◆ **EXERCÍCIO 1**
Extraia da listagem cada linha em que apareça a palavra "bride", considerando a distinção entre maiúsculas e minúsculas.

◆ **TEXTO DO DOCUMENTO**
A poesia está guardada nas palavras — é tudo que
Eu sei.
Meu fado é o de não saber quase tudo.
Sobre o nada eu tenho profundidades.
Não tenho conexões com a realidade.
Poderoso para mim não é aquele que descobre outro.
Para mim poderoso é aquele que descobre as
Insignificâncias (do mundo e as nossas).
Por essa pequena sentença me elogiaram de imbecil.
Fiquei emocionado e chorei.
Sou fraco para elogios.[1][1] Manoel de Barros – Poema. In: Meu quintal é maior do que o mundo. Antologia, p.125
A vida vivida e a obra tecida
Marion Blackett nasce em 01 de fevereiro de 1900 em uma família com traços de nobreza e importância social na Inglaterra. Há um mito de que essa nobreza seria só por parte de mãe, mas isso não é condizente com a verdade. O pai de Milner, segundo Emma Letley[1] (2014), também teria tintas aristocráticas.
A vida financeira dos Blacketts, no entanto, não é exatamente um sucesso. O pai de Milner, Arthur, não era um homem especialmente dotado para a vida prática e não tinha grandes afinidades com o mundo comercial, o que levou a família — que não era pequena — a ter sérios problemas financeiros, acarretando uma série de mudanças de residência, a despeito da posição aristocrática.
Em decorrência dos problemas financeiros, mudam-se para uma cidade pequena e a Senhorita. Blackett começa a trabalhar. Seu primeiro trabalho remunerado foi dar aulas para um menino canadense com dificuldades de aprendizagem. Questões relacionadas ao aprendizado sempre foram uma preocupação forte para ela, que questionava profundamente os métodos pedagógicos utilizados na Inglaterra. A Senhorita. Blackett não concebe uma metodologia que não envolva a beleza. Ela começa por inovar, ao perceber que, fechada em uma sala, não conseguirá despertar o interesse de seu aluno e o leva para passear em um parque. Logo descobre que outras pessoas também questionavam o modelo pedagógico tradicional e encontra um grupo que compartilha dessas ideias.

◆ **LISTAGEM**

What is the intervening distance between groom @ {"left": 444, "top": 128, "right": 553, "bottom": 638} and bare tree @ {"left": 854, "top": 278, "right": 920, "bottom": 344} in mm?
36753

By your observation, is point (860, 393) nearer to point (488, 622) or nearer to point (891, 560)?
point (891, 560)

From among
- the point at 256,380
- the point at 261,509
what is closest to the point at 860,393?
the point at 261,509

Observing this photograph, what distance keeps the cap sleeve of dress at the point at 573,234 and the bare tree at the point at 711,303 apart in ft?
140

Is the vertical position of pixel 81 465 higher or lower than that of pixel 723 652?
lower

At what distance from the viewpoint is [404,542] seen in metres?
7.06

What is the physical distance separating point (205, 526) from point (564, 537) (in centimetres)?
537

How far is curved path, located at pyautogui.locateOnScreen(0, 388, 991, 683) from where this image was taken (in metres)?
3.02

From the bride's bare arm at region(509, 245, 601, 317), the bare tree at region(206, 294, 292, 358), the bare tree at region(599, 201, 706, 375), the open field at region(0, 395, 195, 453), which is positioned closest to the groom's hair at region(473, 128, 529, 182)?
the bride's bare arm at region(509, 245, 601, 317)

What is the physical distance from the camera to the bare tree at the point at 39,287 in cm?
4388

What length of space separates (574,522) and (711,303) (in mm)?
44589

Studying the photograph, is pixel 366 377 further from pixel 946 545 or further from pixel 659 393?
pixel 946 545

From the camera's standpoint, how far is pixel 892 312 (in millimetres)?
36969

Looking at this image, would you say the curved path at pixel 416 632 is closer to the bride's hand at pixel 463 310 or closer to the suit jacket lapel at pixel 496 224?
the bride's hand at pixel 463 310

◆ **EXERCÍCIO 2**
Transcreva do texto do documento, sem qualquer alteração, o trecho que começa em "A poesia está" e segue até "emocionado e chorei.".

◆ **SOLUÇÃO COMENTADA 1**
From the bride's bare arm at region(509, 245, 601, 317), the bare tree at region(206, 294, 292, 358), the bare tree at region(599, 201, 706, 375), the open field at region(0, 395, 195, 453), which is positioned closest to the groom's hair at region(473, 128, 529, 182)?
the bride's bare arm at region(509, 245, 601, 317)
Looking at this image, would you say the curved path at pixel 416 632 is closer to the bride's hand at pixel 463 310 or closer to the suit jacket lapel at pixel 496 224?
the bride's hand at pixel 463 310

◆ **SOLUÇÃO COMENTADA 2**
A poesia está guardada nas palavras — é tudo que
Eu sei.
Meu fado é o de não saber quase tudo.
Sobre o nada eu tenho profundidades.
Não tenho conexões com a realidade.
Poderoso para mim não é aquele que descobre outro.
Para mim poderoso é aquele que descobre as
Insignificâncias (do mundo e as nossas).
Por essa pequena sentença me elogiaram de imbecil.
Fiquei emocionado e chorei.